Drones have been on the receiving end of a great deal of justifiable, adverse comments in recent months. There have been reports of near misses with commercial aeroplanes, and court cases have arisen as a result of drone-related injuries, yet drones have played their part in creating some dramatic images when it comes to television and film production.
“It’s just like any part of the production process – we have to use the equipment and facilities in a safe and sensible way.” That’s the view of Sarah Greene, whose late husband and fellow broadcaster, Mike Smith, set up Flying TV in order to bring a new dimension to aerial coverage.
Greene recalls, “We were in California during the OJ Simpson trial and were watching live shots from a helicopter following the car. Mike turned to me and said, ‘That’s what we must do, and do it better’. The next few years were spent developing a helicopter filming service that excelled. Now, we have applied that same ethos to providing a drone service that meets the needs of production companies in the UK and beyond. My job, as managing director, is to make sure Flying TV evolves and grows as Mike would have intended.”
She says that the Denham based company held off moving into drones for a while before offering that service. “Those early models were at the lower end of quality – and we were not sure they would provide the level of service that our clients would have expected of us. Beyond that, the ready accessibility of drones meant that many companies entered the market with little or no idea of how the broadcast industry works.”

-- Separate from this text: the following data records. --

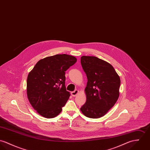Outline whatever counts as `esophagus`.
Wrapping results in <instances>:
<instances>
[{
  "label": "esophagus",
  "instance_id": "obj_1",
  "mask_svg": "<svg viewBox=\"0 0 150 150\" xmlns=\"http://www.w3.org/2000/svg\"><path fill=\"white\" fill-rule=\"evenodd\" d=\"M78 93H79V90H75V91L71 92V95H72L73 97H75Z\"/></svg>",
  "mask_w": 150,
  "mask_h": 150
}]
</instances>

By waiting until the technology and reliability of both the drones and suitable cameras improved, Flying TV was able to enter the market in sure knowledge that it would maintain its reputation for dependability and consistency. In fact, the company is a CAA-approved commercial drone operator, flying both the Freefly Alta 8 and DJI S900 Spreading Wings.
Monica Wyer, the company’s aerial director of photography and operations manager, picks up the story. “A great many people who were operating at the lower end of the market simply don’t realise that when you go off to do a task, there are certain expectations from the director and the producer that have to be met. It’s not just you and your drone – it’s about working as a team and being professional. That approach means we are now involved with numerous high-end dramas for major broadcasters, blue chip corporate clients and commercials production companies.”
Although the company offers a choice of drones to suit both the application and the budget, the decision about which camera to use is usually key. “The camera tends to dictate the overall quality of the production,” states Wyer. “For high-end work, the Freefly Alta 8 can carry the Alexa Mini, the Canon C300 MkII or the Red Weapon. Alternatively, where HD or a 4K small sensor will suit, the Panasonic Lumix GH4R Camera can be accommodated on the DJ S900.”
Material is recorded on the cameras, although monitoring is provided via a Teradek link to the camera operator and director.
Although most of the drone work is for recorded productions, there is a growing call for live inserts into, for example, sports programmes. “We’re currently in a partnership to develop a system which will provide a live package that not only includes the normal functions of pan, tilt, zoom and so on, but also a rackable camera that can be colour balanced, with no delay.”
Covering the camels
Moving away from the UK, Airfilms Productions was established in 2011 in the Netherlands and began live broadcasting from drones the following year. The company also has a base in Dubai, with plans for further operations centred on Singapore and South Africa. Currently, there are eight drones in the company’s fleet.
“In 2011, we were the world’s first company to carry a Red Epic cinema at an altitude of 3000 metres,” states Bastiaan Pauw, the company’s CEO, based in The Hague. “The call for drones in broadcast and film work has certainly increased in recent times, with our turnover doubling each year since we started.”
To date, Airfilms Productions has been involved in nearly 13,000 registered flights involving drone filming – and with no accidents. The projects have included sailing events, marathons, triathlons, horse endurance races and city rally races. One particular project that is both interesting and challenging is coverage of camel racing in Qatar.
“We used an in-house custom built drone for this coverage. It had to be specially constructed to withstand the sandy conditions and heat in excess of 45 degrees celsius. No ‘off-the-shelf’ drone is able to handle that for live and intense productions.”
Pauw reports that the maximum flying range for the race was a ten-kilometre circle above a track. “We were able to get some spectacular shots immediately over the racing animals and with the shadows created by the sun, this was dramatic footage.”
“To meet the production requirements, we used a modified DSLR camera with a resolution of 1080i. Like the drone, we custom-built the control panel for the specific job. Our camera operator was situated in a vehicle which followed the race around the circuit, so that we were always in easy range of the drone.”
To accommodate the live broadcast, Airfilms Productions used Cobham Solo H.264 transmission for ultra-low latency.
Pauw concludes, “The director was able to monitor the shots provided on the flight in the OB van in the normal way. By using a drone for this kind of coverage, directors are able to bring inspiring events to life with close-range aerial filming.”
Back at Flying TV, Wyer believes the next big move for live drone technology will be 4K. “That is some way off because of the delay issues. At present, it’s 250 milliseconds, which is too great for live programmes. But technology within our industry is moving at a pace – and who knows what the immediate future will hold?”